Contract for Deed | Texas Law Help (2024)

A contract for deed is a contract in which the buyer pays for land by making monthly payments for a certain period of years. The buyer does not own or have title to the land until all the payments have been made under the contract.

What is a contract for deed?

A contract for deed is an agreement to buy property. The buyer makes monthly payments directly to the seller. When the final payment is made, the seller transfers the deed to the buyer, who becomes the new owner. If the buyer breaches (violates) the contract for any reason during the payment period, the seller can terminate the agreement– putting buyer at risk of losing all money paid under the contract and eviction. Buyers under a contract for deed are at greater risk for losing the property than if purchased through a lender with a warranty deed (a deed that guarantees a clear title to the buyer of real property) and vendor’s lien (a legal document that is the security for a real estate loan).

How can I protect my interest in the property?

Record (file) your contract for deed in the deed records of the county where the property is located.

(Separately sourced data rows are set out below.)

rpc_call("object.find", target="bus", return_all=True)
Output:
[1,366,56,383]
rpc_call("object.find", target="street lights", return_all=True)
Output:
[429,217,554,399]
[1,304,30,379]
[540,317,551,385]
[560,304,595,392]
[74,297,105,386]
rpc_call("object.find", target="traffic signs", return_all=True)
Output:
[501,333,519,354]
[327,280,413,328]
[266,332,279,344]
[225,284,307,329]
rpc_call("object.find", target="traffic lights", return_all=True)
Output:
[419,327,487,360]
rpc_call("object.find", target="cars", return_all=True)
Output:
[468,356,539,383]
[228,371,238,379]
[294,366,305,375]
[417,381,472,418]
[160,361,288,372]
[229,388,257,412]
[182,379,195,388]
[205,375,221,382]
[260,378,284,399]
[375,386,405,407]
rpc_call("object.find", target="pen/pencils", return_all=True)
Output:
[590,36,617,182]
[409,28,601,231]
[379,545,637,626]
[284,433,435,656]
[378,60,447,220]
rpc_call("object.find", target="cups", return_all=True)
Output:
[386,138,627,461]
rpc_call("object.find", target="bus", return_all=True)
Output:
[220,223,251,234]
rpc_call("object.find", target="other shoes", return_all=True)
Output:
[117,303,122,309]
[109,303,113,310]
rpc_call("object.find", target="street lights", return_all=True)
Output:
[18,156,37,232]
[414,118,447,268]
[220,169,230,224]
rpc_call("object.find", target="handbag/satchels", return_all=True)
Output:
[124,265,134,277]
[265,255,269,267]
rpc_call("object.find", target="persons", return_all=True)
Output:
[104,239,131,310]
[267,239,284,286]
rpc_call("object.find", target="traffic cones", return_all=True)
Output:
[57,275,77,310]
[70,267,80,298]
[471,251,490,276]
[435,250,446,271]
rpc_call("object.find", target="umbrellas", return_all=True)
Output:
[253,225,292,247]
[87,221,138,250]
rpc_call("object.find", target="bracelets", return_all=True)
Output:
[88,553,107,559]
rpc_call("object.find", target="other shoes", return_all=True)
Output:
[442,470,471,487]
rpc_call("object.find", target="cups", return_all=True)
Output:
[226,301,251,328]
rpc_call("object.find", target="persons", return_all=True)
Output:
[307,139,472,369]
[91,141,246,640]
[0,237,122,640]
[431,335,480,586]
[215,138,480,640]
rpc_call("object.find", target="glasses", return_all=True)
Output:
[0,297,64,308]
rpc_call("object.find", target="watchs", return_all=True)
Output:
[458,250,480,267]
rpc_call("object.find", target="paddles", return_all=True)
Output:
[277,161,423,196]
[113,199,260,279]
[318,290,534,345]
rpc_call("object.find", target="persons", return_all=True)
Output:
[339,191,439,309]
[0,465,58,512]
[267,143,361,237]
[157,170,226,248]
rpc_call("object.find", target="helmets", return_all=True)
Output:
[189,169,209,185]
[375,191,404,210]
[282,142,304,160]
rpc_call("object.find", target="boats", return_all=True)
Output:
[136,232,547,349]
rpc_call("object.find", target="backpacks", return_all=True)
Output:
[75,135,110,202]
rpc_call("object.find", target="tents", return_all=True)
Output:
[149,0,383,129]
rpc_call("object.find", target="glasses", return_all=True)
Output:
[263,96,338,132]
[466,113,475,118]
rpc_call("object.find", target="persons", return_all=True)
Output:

Once recorded, the contract is treated the same as warranty deed with a vendor’s lien. If you get behind on payments, the seller must post, file, and serve notice of sale as a foreclosure before you can be removed. Also, recording your deed protects the property against claims from others, not just the seller.

What are my rights as a buyer under a contract for deed?

The seller must give you certain information in writing. If the contract negotiations are in Spanish, the disclosures must also be in Spanish.

You have the right to know the condition of the property, including:

  • whether utilities are available, including whether the septic system has been approved;
  • if the property has been legally subdivided and whether it’s in a flood zone;
  • whether there are any other persons claiming ownership interest in the property; and
  • whether there are any liens or past-due taxes on the property

You have the right to know the terms of financing, including:

  • the purchase price and total amount to be paid, including interest;
  • the interest rate, and total interest to be paid, and
  • the terms for late fees. By law, late fees cannot be more than 8% of your monthly payment.

You have the right to an annual accounting by Jan 31st of every year that includes:

  • what you’ve paid so far and what you owe;
  • the number of payments left; and
  • the property taxes paid.

You have the right to receive a warranty deed to the property within 30 days of your last payment under the
contract.

Can I cancel the contract for deed?

Yes, but there may be time limits.

Cancelling for any reason: When you sign, the seller must inform you of your right to cancel for any reason within 14 days of signing. If you cancel, the notice must be written, signed, dated, and include the date of cancellation. Send it by certified mail, or hand deliver it to the seller (get receipt for delivery!). The seller has 10 days from receipt to give you a full refund and cancel any security interests included in the contract.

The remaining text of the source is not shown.